## Directions
Except for the pictures, retype the records that follow exactly.

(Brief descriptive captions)
____

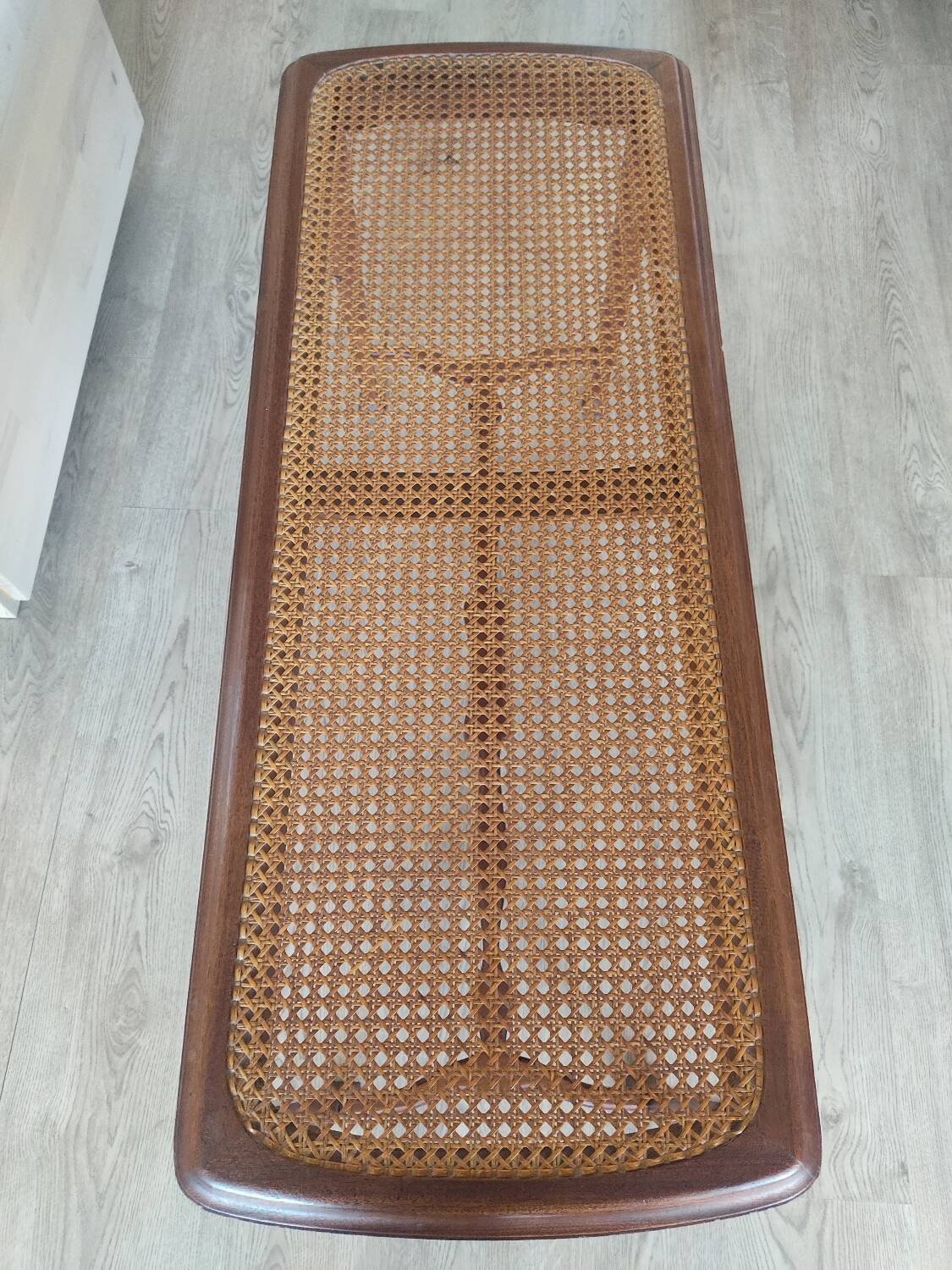 Banquette de piano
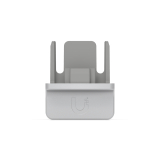 Ubiquiti RJ45 Dust Cover, 24-Pack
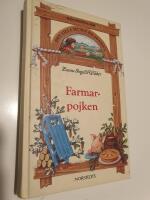 Farmarpojken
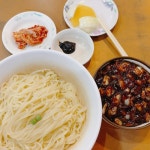 [동해반점] 별이님의 좋음 리뷰 2023/8/30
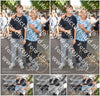 Evenement foto: 2746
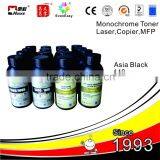 China's Best Toner For RICOH AFICIO 6210D/MP7500 thumbnail-3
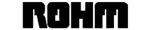 Rohm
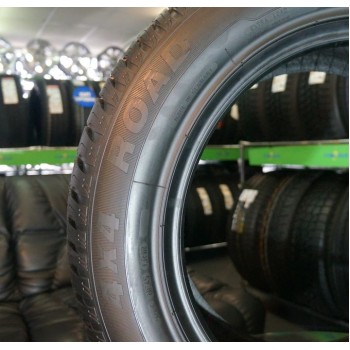 Fulda 4x4 Road 275/55 R17 109V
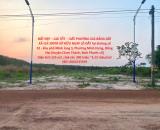 ĐẤT ĐẸP – GIÁ TỐT  – ĐẤT PHƯỜNG GIÁ BẰNG ĐẤT XÃ CHỈ 390TR SỞ HỮU NGAY LÔ ĐẤT Tại  MINH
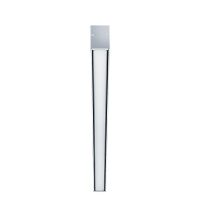 Kanal für LED-Lichtlinie SLOINslim K L3500 SR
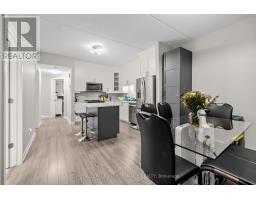 405 - 99 St Moritz Trail, Russell, ON K0A1W0 Photo 10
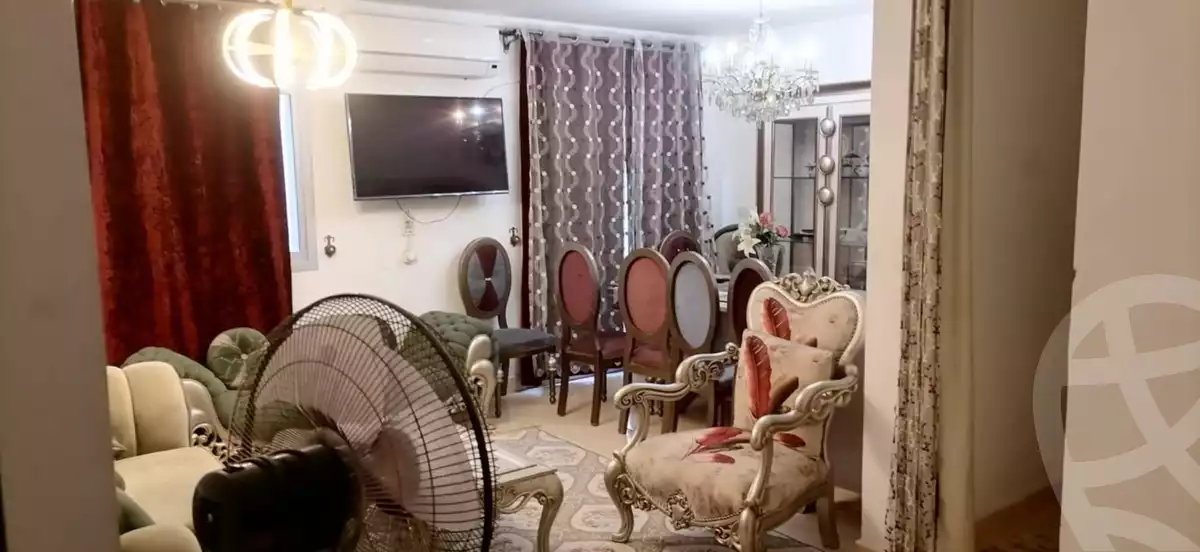 https://aqarmap.com.eg/en/listing/5290052-for-rent-cairo-new-cairo-madinaty-sixth-zone-buildings-ragab-sons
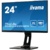 Iiyama ProLite XUB2492HSN-B1 - фото 2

____

## Response area
 Banquette de piano
 Ubiquiti RJ45 Dust Cover, 24-Pack
 Farmarpojken
 [동해반점] 별이님의 좋음 리뷰 2023/8/30
 Evenement foto: 2746
 China's Best Toner For RICOH AFICIO 6210D/MP7500 thumbnail-3
 Rohm
 Fulda 4x4 Road 275/55 R17 109V
 ĐẤT ĐẸP – GIÁ TỐT  – ĐẤT PHƯỜNG GIÁ BẰNG ĐẤT XÃ CHỈ 390TR SỞ HỮU NGAY LÔ ĐẤT Tại  MINH
 Kanal für LED-Lichtlinie SLOINslim K L3500 SR
 405 - 99 St Moritz Trail, Russell, ON K0A1W0 Photo 10
 https://aqarmap.com.eg/en/listing/5290052-for-rent-cairo-new-cairo-madinaty-sixth-zone-buildings-ragab-sons
 Iiyama ProLite XUB2492HSN-B1 - фото 2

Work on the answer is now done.